TRY IT
Going line by line through the listing below, count those with the string "single" and answer with the number alone.

ENTRIES SUPPLIED
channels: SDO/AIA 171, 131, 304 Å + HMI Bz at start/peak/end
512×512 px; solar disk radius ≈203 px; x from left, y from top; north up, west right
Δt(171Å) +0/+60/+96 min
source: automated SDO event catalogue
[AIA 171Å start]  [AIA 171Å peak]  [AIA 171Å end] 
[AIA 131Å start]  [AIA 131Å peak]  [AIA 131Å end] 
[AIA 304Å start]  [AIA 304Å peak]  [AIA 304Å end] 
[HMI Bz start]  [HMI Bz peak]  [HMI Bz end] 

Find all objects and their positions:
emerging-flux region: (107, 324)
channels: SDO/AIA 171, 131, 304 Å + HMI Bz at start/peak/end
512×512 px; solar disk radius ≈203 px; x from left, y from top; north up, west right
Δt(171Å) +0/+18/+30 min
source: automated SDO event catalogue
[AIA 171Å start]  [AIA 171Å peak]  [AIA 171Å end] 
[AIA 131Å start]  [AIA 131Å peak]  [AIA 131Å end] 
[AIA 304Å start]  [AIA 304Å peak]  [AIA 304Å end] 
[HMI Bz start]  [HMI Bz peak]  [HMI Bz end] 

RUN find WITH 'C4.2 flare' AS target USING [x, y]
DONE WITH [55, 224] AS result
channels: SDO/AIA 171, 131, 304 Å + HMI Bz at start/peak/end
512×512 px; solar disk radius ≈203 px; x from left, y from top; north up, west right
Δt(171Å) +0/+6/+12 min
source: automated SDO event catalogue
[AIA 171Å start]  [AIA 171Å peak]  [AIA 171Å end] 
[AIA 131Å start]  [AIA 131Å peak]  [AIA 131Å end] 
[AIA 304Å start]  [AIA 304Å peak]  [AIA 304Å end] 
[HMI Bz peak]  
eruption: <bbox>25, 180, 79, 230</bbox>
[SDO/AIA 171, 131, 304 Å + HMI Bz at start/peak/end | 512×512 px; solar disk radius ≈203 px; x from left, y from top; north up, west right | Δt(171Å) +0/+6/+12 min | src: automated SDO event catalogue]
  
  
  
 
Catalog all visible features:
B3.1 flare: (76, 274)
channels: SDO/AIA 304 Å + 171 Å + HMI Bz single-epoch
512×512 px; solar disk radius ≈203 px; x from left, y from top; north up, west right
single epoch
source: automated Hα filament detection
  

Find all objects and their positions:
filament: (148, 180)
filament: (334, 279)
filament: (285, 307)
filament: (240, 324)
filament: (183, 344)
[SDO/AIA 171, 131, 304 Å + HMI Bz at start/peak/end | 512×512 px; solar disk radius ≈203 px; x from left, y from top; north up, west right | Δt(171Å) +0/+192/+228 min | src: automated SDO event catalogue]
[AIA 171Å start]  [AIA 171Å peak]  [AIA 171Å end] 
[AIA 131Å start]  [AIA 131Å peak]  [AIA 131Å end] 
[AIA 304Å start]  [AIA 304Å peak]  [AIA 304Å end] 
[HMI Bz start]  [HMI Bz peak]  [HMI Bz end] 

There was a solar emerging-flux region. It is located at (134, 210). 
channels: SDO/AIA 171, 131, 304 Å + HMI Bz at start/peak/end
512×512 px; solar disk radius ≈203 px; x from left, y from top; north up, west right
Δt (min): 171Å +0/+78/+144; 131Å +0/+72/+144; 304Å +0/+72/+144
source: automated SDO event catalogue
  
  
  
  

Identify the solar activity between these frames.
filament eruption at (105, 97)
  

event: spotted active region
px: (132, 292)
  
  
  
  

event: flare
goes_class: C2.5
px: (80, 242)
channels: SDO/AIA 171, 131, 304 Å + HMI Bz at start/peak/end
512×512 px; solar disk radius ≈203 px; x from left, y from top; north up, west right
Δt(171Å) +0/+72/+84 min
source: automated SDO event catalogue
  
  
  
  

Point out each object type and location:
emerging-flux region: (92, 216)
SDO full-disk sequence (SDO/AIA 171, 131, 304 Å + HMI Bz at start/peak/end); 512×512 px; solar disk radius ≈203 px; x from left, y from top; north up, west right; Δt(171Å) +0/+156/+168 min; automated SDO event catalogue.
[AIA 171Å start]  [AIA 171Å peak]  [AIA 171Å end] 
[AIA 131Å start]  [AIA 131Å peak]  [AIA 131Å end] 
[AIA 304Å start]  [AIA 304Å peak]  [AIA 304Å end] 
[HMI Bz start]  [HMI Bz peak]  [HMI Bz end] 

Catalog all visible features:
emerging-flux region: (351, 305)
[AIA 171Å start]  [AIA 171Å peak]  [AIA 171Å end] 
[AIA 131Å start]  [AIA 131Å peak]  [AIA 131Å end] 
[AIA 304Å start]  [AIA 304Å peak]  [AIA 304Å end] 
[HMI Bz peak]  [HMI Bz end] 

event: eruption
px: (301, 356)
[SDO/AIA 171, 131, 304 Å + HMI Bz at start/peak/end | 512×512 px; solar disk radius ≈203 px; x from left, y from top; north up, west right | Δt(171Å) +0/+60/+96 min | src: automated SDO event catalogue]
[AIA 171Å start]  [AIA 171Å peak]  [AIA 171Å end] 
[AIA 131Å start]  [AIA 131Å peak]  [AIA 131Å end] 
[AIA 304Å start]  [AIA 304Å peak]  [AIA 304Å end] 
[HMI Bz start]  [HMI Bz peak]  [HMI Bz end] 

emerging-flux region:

SOLVED EXERCISE
2